One of the drawbacks of the present investigation is that the lower power (0.6–0.7) in control groups than a larger power of diseased population (0.8–0.9). Statistical power is a function of the proportion of variation in exposure variable (genetic predictor) and the true causal association between exposure and outcome variable. Since the limitation of power may affect the results of association, different parametric tests such as t test and ANOVA and non-parametric Kruskal–Wallis test were conducted between case and control and in cases only, to assess the genotypic dependence of clinical parameters. All of the clinical parameters at first were log transformed to normalize the data and subjected to Pearson correlation test. Significant correlation was observed between BMI baseline and fasting sugar level baseline and endpoint data, between fasting sugar and PP sugar level among diabetic populations. The correlated parameters were then linearly regressed to nullify the probable impact of the factor that was found to be correlated. The residuals of each specific parameter was analyzed for association study. High level of fasting and PP sugar level, and lower HbA1C level in cases gave more consistent insights of association with disease stress. The non-parametric asymptomatic significance of mean differences in HbA1c level observed between different genotypic comparisons in case of SOD1 A>G (Ala9Val, rs2070424), PON2 (rs6954345 G>C), and RAGE rs1800624 T>A SNPs (Table 5) clearly demonstrates the genetic dependence of HbA1C level. The lower glycated hemoglobin contents in risk genotypes is supported by a recent study which hypothesized that substitution of fat for carbohydrate is associated with low concentrations of HbA1c in high calorie consuming type 2 diabetic patients (Shadman et al. 2013). The residuals of all the correlated parameters also revealed marginal differences in 11 versus 12 genotypes of PON1 A>G (rs854573) SNP (Table 6) in non-parametric tests. Therefore, the non-parametric Kruskal–Wallis test was found to be more supportive to explore the genotypic dependence of clinical parameters.

In haplotype analysis, the A-allele was coded by 0 and the G-allele by 1 for PON1, A>G (rs854573) SNP and the G-allele was coded by 0, and the C-allele by 2 for PON2 (rs6954345 G>C) SNP. A total of four haplotypes (00, 01, 10, 11) were observed in the patients and control samples with 00 as most common and reference haplotype (Table 7). The other three were considered as risk haplotypes. Haplotype 11 represented a greater odds ratio than two other haplotypes, when compared both with a single reference haplotype as well as against all other haplotypes pooled as single reference haplotype. The risk haplotype explored population characteristics in response to two linked markers with increased risk of GC haplotype.

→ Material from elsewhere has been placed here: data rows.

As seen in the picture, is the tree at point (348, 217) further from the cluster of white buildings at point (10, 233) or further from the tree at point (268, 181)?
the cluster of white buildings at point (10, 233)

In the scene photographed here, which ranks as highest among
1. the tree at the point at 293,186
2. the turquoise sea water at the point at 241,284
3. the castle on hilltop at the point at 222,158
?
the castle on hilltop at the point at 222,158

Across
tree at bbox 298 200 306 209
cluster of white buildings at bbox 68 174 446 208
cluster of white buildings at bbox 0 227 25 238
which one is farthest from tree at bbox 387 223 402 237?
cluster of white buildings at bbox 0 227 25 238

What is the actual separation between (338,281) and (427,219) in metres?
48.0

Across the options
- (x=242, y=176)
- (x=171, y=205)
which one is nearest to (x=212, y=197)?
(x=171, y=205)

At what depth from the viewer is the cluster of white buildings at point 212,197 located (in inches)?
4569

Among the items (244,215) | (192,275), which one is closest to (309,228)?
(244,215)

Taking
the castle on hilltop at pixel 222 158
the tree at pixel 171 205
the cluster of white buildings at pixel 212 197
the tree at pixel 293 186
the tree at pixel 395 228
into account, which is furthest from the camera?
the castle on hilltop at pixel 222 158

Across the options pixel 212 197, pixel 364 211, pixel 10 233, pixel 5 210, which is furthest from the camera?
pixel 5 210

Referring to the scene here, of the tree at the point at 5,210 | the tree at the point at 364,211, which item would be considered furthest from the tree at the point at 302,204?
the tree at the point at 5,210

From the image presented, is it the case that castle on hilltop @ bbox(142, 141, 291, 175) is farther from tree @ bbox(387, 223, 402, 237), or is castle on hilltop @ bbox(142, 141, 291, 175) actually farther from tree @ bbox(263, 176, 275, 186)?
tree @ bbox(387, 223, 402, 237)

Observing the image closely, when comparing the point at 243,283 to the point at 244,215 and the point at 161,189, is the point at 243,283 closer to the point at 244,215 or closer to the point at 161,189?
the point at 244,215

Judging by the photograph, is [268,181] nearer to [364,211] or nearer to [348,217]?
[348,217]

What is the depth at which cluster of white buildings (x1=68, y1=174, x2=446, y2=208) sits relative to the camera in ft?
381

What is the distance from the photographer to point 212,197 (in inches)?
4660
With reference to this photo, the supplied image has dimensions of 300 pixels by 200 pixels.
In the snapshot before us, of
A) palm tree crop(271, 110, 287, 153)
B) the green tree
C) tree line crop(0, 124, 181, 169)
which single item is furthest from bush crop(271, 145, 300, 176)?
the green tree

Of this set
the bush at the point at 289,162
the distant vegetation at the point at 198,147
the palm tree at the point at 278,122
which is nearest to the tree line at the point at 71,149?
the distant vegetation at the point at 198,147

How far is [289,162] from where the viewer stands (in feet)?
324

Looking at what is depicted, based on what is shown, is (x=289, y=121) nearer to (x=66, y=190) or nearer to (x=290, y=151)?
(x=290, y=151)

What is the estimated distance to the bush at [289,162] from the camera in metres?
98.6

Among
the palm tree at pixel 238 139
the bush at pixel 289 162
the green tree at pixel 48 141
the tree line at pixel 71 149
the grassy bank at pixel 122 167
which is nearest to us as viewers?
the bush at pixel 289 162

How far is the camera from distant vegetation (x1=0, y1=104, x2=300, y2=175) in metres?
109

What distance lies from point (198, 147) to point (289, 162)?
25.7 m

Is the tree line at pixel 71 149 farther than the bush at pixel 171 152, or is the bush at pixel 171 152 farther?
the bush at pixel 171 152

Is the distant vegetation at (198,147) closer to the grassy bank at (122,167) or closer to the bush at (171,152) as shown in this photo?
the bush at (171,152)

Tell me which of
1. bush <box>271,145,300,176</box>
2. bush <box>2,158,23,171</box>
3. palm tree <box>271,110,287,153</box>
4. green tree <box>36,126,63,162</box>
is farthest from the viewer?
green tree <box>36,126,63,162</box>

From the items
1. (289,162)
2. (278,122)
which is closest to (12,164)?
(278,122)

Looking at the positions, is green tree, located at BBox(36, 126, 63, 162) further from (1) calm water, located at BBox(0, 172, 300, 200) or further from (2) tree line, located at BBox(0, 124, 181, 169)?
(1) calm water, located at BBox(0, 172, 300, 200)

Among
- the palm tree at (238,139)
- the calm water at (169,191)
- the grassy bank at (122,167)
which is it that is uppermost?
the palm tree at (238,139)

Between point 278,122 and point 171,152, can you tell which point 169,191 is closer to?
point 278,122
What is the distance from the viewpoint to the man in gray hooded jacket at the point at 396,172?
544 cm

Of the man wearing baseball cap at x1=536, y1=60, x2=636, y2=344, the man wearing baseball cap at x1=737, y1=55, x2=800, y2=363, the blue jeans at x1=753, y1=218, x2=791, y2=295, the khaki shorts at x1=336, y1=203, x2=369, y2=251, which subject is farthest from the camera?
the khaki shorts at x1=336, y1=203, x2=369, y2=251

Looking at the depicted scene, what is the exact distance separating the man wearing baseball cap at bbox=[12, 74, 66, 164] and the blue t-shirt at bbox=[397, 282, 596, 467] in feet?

We can conclude the oxidative stress to be an important controller in developing complications in type 2 diabetes subjects. The carriers of non-mutated and efficient alleles of oxidative stress-related genes are more likely to survive the comorbid complications and these alleles may be disease protective. The present study of 11 polymorphisms in 9 different genes identified 5 loci significantly associated with diabetic phenotypes in eastern Indian population. The genotype-based association of different clinical parameters such as BMI, fasting blood sugar level, HbA1C, revealed the metabolic nature of disease both in parametric and non-parametric manners. The outcome of the present study also indicates importance for further analysis of the risk associated genes, in the light of pharmacogenetic approach.